DLL Programmer's Guide for TNS/E Systems
DLL Programmer’s Guide for TNS/E Systems—527252-006
1-1
1 DLLs on a TNS/E System
This section explains the TNS/E DLL (dynamic-link library) facility – what DLLs are,
how they work, how they can be used, and the basic workings of the tools that create
them. This facility comprises the linker (eld), the loader (rld), and the portions of the
HP NonStop™ operating system used in loading libraries. The facility runs in either the
OSS or Guardian environments, and on auxiliary Windows systems you can construct,
but not load, TNS/E applications that use DLLs.
DLLs or equivalent features exist on other platforms in the industry (for example, UNIX
and Windows); on UNIX systems they are known as DSO’s (dynamically shared
objects).
Note that this manual discusses the use of the linker eld on TNS/E systems. There is
a companion manual, The DLL Programmer’s Guide for TNS/R Systems that covers
the use of the other PIC linker, ld, which is designed for use on TNS/R systems.
Libraries and Symbols
As used here, a library is a loadable object or code file (or loadfile), that offers
functions and data for use by other loadable code files. In a library, each such function
and data item has its own symbolic name, as defined in its original source. This
symbolic name is known as a symbol, and the function or data offered under this name
is called the symbol definition.
Code that needs a function or data item refers to that function or data by its symbolic
name; such a reference is called a symbolic reference. Thus, a symbolic reference is
the requisition for or the use of the symbol’s definition. A symbolic reference is satisfied
by assigning to it the symbol value, which is the virtual address of the symbol’s
definition. The process of assigning that value is called binding or resolving the
symbolic reference. At load time, for every symbolic reference in every loadfile, the
system finds the program or a library that offers a function or data item having the
same name, and it binds that reference to a corresponding definition.

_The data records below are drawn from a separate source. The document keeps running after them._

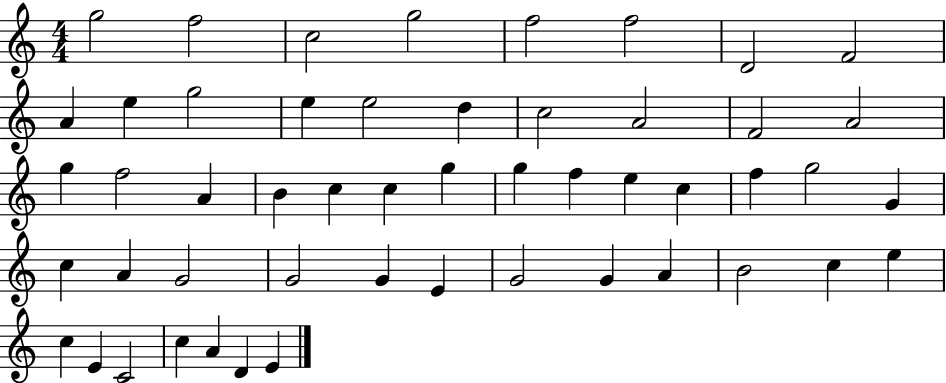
{
  \clef treble
  \numericTimeSignature
  \time 4/4
  \key c \major
  g''2 f''2 | c''2 g''2 | f''2 f''2 | d'2 f'2 | \break a'4 e''4 g''2 | e''4 e''2 d''4 | c''2 a'2 | f'2 a'2 | \break g''4 f''2 a'4 | b'4 c''4 c''4 g''4 | g''4 f''4 e''4 c''4 | f''4 g''2 g'4 | \break c''4 a'4 g'2 | g'2 g'4 e'4 | g'2 g'4 a'4 | b'2 c''4 e''4 | \break c''4 e'4 c'2 | c''4 a'4 d'4 e'4 | \bar "|."
}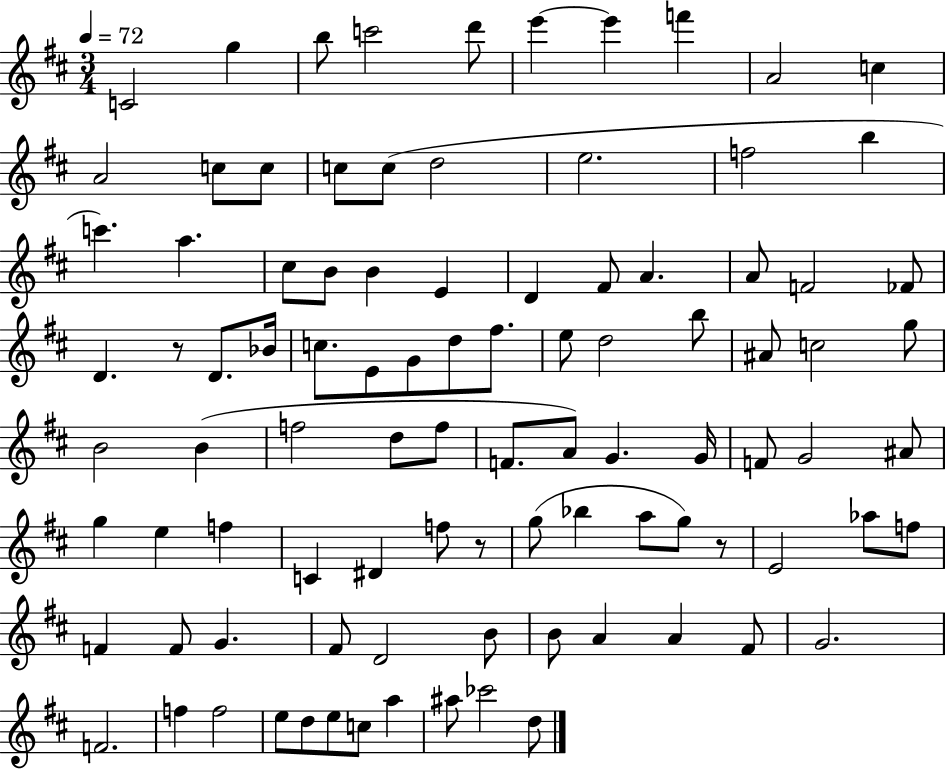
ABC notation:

X:1
T:Untitled
M:3/4
L:1/4
K:D
C2 g b/2 c'2 d'/2 e' e' f' A2 c A2 c/2 c/2 c/2 c/2 d2 e2 f2 b c' a ^c/2 B/2 B E D ^F/2 A A/2 F2 _F/2 D z/2 D/2 _B/4 c/2 E/2 G/2 d/2 ^f/2 e/2 d2 b/2 ^A/2 c2 g/2 B2 B f2 d/2 f/2 F/2 A/2 G G/4 F/2 G2 ^A/2 g e f C ^D f/2 z/2 g/2 _b a/2 g/2 z/2 E2 _a/2 f/2 F F/2 G ^F/2 D2 B/2 B/2 A A ^F/2 G2 F2 f f2 e/2 d/2 e/2 c/2 a ^a/2 _c'2 d/2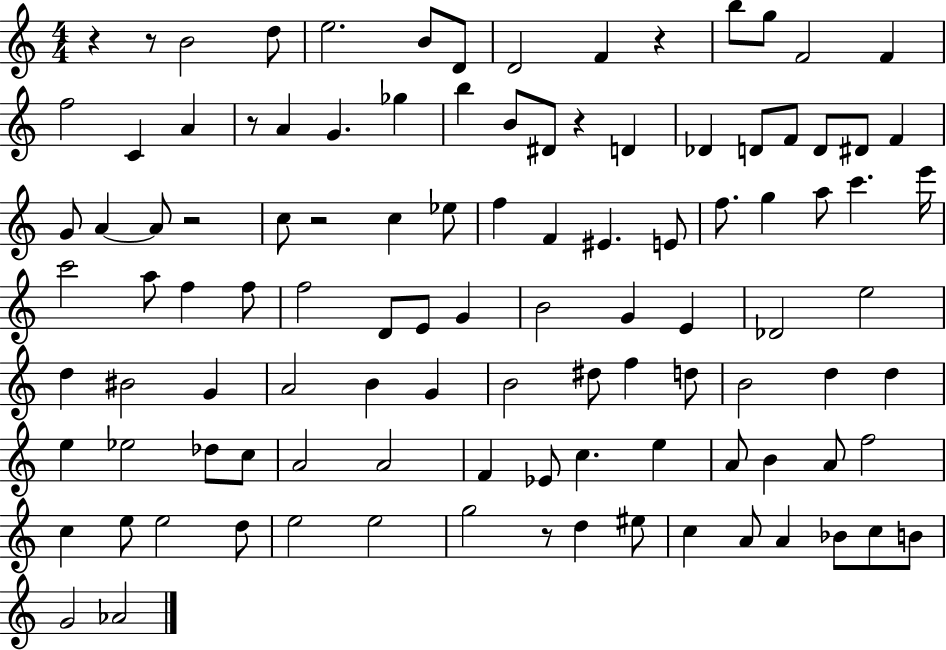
{
  \clef treble
  \numericTimeSignature
  \time 4/4
  \key c \major
  r4 r8 b'2 d''8 | e''2. b'8 d'8 | d'2 f'4 r4 | b''8 g''8 f'2 f'4 | \break f''2 c'4 a'4 | r8 a'4 g'4. ges''4 | b''4 b'8 dis'8 r4 d'4 | des'4 d'8 f'8 d'8 dis'8 f'4 | \break g'8 a'4~~ a'8 r2 | c''8 r2 c''4 ees''8 | f''4 f'4 eis'4. e'8 | f''8. g''4 a''8 c'''4. e'''16 | \break c'''2 a''8 f''4 f''8 | f''2 d'8 e'8 g'4 | b'2 g'4 e'4 | des'2 e''2 | \break d''4 bis'2 g'4 | a'2 b'4 g'4 | b'2 dis''8 f''4 d''8 | b'2 d''4 d''4 | \break e''4 ees''2 des''8 c''8 | a'2 a'2 | f'4 ees'8 c''4. e''4 | a'8 b'4 a'8 f''2 | \break c''4 e''8 e''2 d''8 | e''2 e''2 | g''2 r8 d''4 eis''8 | c''4 a'8 a'4 bes'8 c''8 b'8 | \break g'2 aes'2 | \bar "|."
}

Figure 1-1 on page 1-2 is an example of how this binding works; while this example is
illustrative, it is not entirely realistic, for instance, in the numbers used for virtual
addresses. The upper portion of this figure shows the situation before the loadfiles are
loaded. A loadfile on the left, called H, which may be a program or a library, contains a
reference to a symbol, Joe. Three libraries are shown on the right; library J is 5000
bytes long; library K is 3000 bytes long; and library L is 4000 bytes long. Lib K contains
a definition of Joe, which has an entry point offset 1300 bytes from the start of that
library.
The lower portion of Figure 1-1 shows the situation after the four code files are loaded
in a process. The loader placed the three libraries contiguously starting at some virtual
address, say, 10000. This means that the definition of Joe is now located at virtual
address 16300; therefore, this is the value of Joe. The loader has resolved, or bound,
the reference in H to Joe by replacing the symbol in H with the value of Joe, namely,
16300.